From c75f11bf478a2911fb1ad0ffe70b5aeda8e72bef Mon Sep 17 00:00:00 2001
From: Luca <cappelletti.luca94@gmail.com>
Date: Tue, 28 Oct 2025 16:26:35 +0100
Subject: [PATCH] Extended placeholder syntax test and moved check in tokenizer

---
 src/parser/mod.rs           |  2 +-
 src/tokenizer.rs            | 26 ++++++++++++++++++++++++--
 tests/sqlparser_bigquery.rs |  5 ++++-
 3 files changed, 29 insertions(+), 4 deletions(-)
diff --git a/src/parser/mod.rs b/src/parser/mod.rs
index ab981f9f..a51781fb 100644
--- a/src/parser/mod.rs
+++ b/src/parser/mod.rs
@@ -18475,7 +18475,7 @@ mod tests {
 
     #[test]
     fn test_placeholder_invalid_whitespace() {
-        for w in ["  ", "/*invalid*/"] {
+        for w in [" ", "  ", "/*invalid*/", "\n", "\t", "\r\n", "--comment\n"] {
             let sql = format!("\nSELECT\n  :{w}fooBar");
             assert!(Parser::parse_sql(&GenericDialect, &sql).is_err());
         }
diff --git a/src/tokenizer.rs b/src/tokenizer.rs
index 45154515..1dffb8c5 100644
--- a/src/tokenizer.rs
+++ b/src/tokenizer.rs
@@ -908,6 +908,22 @@ impl<'a> Tokenizer<'a> {
         Ok(Some(Token::make_word(&word, None)))
     }
 
+    /// Returns a standardized error if the previous token is a `:` and
+    /// the method is expected to be called when a space is found after it.

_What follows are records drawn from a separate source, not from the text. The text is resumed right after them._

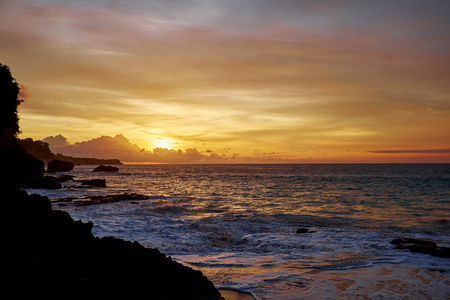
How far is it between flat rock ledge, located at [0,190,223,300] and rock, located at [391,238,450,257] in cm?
1008

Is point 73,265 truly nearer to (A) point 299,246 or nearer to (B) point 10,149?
(A) point 299,246

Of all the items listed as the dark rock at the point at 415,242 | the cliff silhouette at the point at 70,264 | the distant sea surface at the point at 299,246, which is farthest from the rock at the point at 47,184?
the dark rock at the point at 415,242

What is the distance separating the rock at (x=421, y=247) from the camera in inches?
461

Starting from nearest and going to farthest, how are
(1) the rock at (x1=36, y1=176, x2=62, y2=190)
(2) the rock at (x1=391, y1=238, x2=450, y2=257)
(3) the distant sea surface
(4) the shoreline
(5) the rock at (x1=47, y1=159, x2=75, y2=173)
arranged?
(4) the shoreline < (3) the distant sea surface < (2) the rock at (x1=391, y1=238, x2=450, y2=257) < (1) the rock at (x1=36, y1=176, x2=62, y2=190) < (5) the rock at (x1=47, y1=159, x2=75, y2=173)

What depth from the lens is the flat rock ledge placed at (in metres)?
4.74

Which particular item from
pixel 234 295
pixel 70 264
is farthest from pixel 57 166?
pixel 70 264

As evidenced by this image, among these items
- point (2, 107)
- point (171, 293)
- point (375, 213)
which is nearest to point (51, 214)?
point (171, 293)

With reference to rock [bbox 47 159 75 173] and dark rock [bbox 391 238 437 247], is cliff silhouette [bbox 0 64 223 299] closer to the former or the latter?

+    fn handle_colon_space_error(
+        &self,
+        chars: &State,
+        prev_token: Option<&Token>,
+    ) -> Result<Option<Token>, TokenizerError> {
+        if let Some(Token::Colon) = prev_token {
+            return Err(TokenizerError {
+                message: "Unexpected whitespace after ':'; did you mean ':placeholder' or '::'?".to_string(),
+                location: chars.location(),
+            });
+        }
+        Ok(None)
+    }
+
     /// Get the next token or return None
     fn next_token(
         &self,
@@ -919,6 +935,7 @@ impl<'a> Tokenizer<'a> {
         match chars.peek() {
             Some(&ch) => match ch {
                 ' ' | '\t' | '\n' | '\r' => {
+                    self.handle_colon_space_error(chars, prev_token)?;
                     chars.next(); // consume
                     *location = chars.location();
                     self.next_token(location, chars, prev_token, true)
@@ -1166,7 +1183,7 @@ impl<'a> Tokenizer<'a> {
                     // if the prev token is not a word, then this is not a valid sql
                     // word or number.
                     if ch == '.' && chars.peekable.clone().nth(1) == Some('_') {
-                        if let Some(Token::Word(_)) = prev_token {
+                        if !preceded_by_whitespace {
                             chars.next();
                             return Ok(Some(Token::Period));
                         }
@@ -1210,7 +1227,7 @@ impl<'a> Tokenizer<'a> {
                     // we should yield the dot as a dedicated token so compound identifiers
                     // starting with digits can be parsed correctly.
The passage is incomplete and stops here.